EXERCISE. Rewrite the lines starting at the one containing "If we consider" and ending at the one containing "which is farthest from point (781, 64)?", substituting "furthest" for "farthest" and changing nothing else. Leave the pictures out.

INFORMATION GIVEN.

● ● ● ●

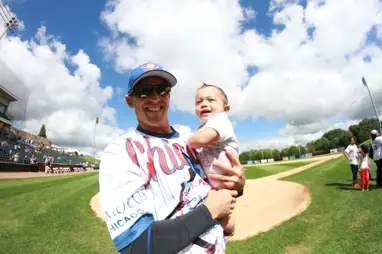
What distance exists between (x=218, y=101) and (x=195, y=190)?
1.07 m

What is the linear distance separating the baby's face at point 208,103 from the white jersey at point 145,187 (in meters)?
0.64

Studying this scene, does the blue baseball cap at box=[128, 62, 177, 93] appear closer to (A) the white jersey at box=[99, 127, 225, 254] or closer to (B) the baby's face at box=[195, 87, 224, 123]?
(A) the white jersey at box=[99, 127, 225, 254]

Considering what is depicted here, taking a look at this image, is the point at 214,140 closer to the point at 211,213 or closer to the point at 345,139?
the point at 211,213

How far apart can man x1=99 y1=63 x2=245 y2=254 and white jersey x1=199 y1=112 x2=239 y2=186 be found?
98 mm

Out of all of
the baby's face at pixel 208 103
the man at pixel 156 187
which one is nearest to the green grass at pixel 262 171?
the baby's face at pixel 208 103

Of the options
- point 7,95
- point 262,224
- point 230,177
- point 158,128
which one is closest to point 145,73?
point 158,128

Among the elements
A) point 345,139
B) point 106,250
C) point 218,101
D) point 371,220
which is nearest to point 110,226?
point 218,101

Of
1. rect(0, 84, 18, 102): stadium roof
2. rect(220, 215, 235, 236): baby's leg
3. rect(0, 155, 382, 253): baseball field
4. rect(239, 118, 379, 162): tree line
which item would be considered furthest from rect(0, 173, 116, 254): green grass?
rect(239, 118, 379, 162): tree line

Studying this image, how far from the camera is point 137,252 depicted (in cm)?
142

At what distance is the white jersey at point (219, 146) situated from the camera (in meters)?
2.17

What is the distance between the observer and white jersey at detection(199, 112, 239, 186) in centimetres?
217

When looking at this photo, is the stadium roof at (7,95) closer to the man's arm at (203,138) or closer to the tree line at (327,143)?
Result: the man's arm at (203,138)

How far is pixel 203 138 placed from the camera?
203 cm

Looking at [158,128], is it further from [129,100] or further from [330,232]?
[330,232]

● ● ● ●

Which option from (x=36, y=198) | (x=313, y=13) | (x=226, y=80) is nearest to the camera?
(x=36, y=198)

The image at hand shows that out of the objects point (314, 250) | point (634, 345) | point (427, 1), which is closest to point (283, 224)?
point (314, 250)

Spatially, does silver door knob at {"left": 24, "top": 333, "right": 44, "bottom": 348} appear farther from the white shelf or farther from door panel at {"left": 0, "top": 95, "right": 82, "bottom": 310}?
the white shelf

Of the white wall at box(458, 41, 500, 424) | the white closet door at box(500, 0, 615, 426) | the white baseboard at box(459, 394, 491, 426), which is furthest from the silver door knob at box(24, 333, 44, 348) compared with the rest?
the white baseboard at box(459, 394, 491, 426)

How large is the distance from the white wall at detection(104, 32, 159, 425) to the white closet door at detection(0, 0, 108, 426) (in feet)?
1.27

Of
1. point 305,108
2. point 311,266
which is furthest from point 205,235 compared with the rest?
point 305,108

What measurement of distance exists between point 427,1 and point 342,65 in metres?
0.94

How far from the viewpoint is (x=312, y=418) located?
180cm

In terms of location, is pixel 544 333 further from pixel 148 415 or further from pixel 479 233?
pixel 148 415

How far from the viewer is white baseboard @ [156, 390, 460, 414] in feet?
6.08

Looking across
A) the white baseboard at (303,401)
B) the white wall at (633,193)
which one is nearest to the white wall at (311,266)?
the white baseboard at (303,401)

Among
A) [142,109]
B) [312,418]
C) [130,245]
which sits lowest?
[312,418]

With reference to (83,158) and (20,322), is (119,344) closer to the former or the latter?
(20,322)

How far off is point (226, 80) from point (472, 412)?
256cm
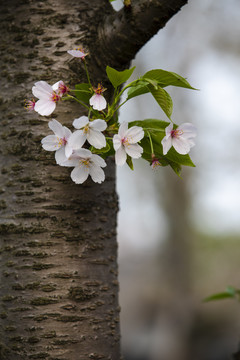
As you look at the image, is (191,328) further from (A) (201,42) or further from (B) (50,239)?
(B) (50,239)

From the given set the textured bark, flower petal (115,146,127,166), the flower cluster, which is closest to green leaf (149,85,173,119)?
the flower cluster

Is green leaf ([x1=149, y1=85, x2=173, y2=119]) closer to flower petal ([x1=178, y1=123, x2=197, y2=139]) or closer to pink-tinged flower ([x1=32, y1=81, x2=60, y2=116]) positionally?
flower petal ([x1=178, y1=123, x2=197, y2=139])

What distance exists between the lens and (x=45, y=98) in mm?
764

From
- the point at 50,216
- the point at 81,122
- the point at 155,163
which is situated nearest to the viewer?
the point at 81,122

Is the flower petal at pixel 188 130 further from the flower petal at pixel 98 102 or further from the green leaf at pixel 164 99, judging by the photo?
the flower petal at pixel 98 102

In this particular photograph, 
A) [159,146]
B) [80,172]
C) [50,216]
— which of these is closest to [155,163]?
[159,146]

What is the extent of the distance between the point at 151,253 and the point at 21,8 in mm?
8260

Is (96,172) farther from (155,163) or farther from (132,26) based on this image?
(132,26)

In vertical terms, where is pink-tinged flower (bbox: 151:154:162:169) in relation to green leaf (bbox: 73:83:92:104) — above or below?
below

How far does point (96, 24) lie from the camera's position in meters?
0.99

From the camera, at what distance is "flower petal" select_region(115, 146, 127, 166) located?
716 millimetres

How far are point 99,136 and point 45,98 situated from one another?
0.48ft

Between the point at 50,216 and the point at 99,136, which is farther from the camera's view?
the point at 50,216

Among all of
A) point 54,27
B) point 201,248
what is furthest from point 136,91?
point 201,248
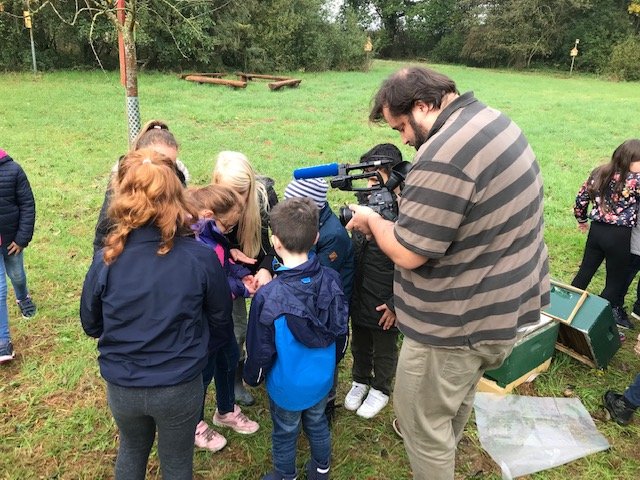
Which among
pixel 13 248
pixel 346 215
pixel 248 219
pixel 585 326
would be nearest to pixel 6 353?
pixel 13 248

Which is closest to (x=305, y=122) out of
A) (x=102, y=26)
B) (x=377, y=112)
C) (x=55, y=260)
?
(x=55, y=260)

● ● ● ●

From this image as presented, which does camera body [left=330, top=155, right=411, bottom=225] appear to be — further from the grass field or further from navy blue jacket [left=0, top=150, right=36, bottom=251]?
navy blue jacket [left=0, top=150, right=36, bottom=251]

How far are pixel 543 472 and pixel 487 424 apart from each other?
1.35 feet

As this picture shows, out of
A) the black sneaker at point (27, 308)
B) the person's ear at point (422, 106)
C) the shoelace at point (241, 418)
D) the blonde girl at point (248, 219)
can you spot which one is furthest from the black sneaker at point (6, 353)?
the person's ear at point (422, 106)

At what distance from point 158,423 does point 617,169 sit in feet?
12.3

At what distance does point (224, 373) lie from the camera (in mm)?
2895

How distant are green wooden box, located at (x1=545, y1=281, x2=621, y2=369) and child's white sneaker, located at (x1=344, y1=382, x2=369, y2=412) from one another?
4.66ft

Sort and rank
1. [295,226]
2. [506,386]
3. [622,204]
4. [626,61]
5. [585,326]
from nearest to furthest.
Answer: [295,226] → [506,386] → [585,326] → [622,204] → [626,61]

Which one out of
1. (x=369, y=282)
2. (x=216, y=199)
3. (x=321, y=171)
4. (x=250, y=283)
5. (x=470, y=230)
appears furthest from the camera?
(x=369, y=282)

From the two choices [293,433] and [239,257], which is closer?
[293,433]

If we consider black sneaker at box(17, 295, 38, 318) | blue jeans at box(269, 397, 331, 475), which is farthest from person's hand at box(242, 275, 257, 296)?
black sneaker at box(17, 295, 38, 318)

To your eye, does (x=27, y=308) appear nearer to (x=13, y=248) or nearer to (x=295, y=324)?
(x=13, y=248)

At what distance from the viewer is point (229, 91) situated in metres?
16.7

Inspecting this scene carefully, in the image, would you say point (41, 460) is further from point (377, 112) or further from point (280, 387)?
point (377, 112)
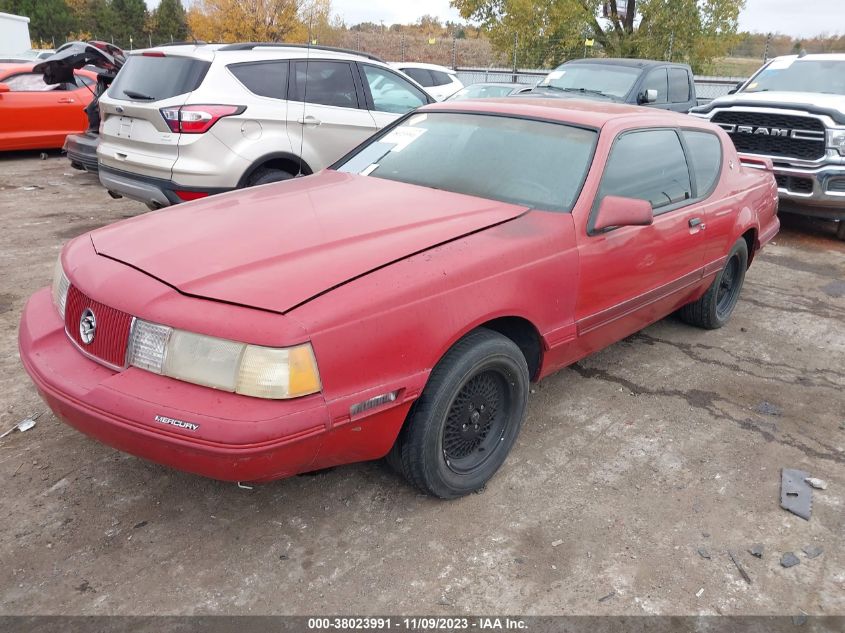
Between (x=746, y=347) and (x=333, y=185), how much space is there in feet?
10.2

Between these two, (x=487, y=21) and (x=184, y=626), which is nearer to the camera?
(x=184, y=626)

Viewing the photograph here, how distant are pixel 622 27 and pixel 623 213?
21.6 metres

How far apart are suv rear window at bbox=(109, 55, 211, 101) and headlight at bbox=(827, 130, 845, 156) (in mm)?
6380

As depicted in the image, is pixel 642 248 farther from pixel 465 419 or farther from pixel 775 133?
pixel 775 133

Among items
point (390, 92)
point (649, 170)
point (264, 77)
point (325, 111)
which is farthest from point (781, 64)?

● ● ● ●

OUTPUT.
If we consider black sneaker at box(17, 295, 38, 318) | blue jeans at box(269, 397, 331, 475), which is furthest from person's hand at box(242, 275, 257, 296)?
black sneaker at box(17, 295, 38, 318)

To your eye, does (x=27, y=308) appear nearer to (x=13, y=248) or nearer to (x=295, y=324)?
(x=13, y=248)

At what distance from the viewer is point (229, 91) situated in metres?
16.7

Inspecting this scene carefully, in the image, would you say point (41, 460) is further from point (377, 112) or further from point (280, 387)?
point (377, 112)
Between (x=746, y=347) and (x=333, y=185), how much space is there in feet?
10.2

Between these two, (x=487, y=21) and (x=184, y=626), which is nearer to the camera?
(x=184, y=626)

Viewing the photograph here, how distant are pixel 622 27 and pixel 623 213?
21.6 metres

How far apart are suv rear window at bbox=(109, 55, 211, 101) and headlight at bbox=(827, 130, 845, 156) (in mm)?
6380

As depicted in the image, is pixel 642 248 farther from pixel 465 419 or farther from pixel 775 133?
pixel 775 133

Among items
point (390, 92)
point (649, 170)
point (264, 77)
point (325, 111)
which is furthest from point (781, 64)?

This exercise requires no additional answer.